Data section ::
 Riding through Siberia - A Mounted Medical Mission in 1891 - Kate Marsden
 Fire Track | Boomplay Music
==
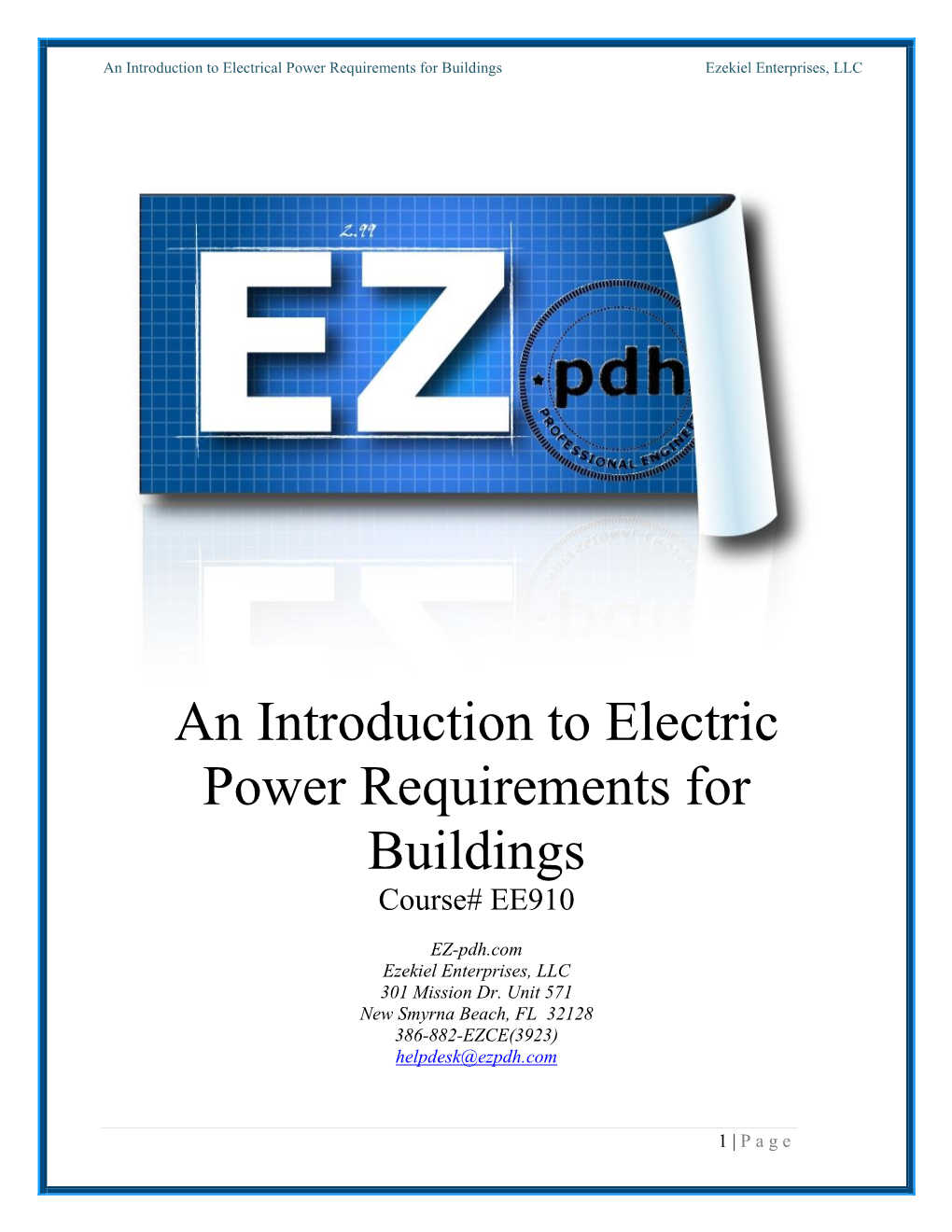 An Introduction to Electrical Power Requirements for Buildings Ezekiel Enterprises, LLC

What needs to be done ::
Above are the records; from them, give again exactly the lines from the one containing "Riding through Siberia" through the one containing "Fire Track | Boomplay Music", both included.

Answer space ::
 Riding through Siberia - A Mounted Medical Mission in 1891 - Kate Marsden
 Fire Track | Boomplay Music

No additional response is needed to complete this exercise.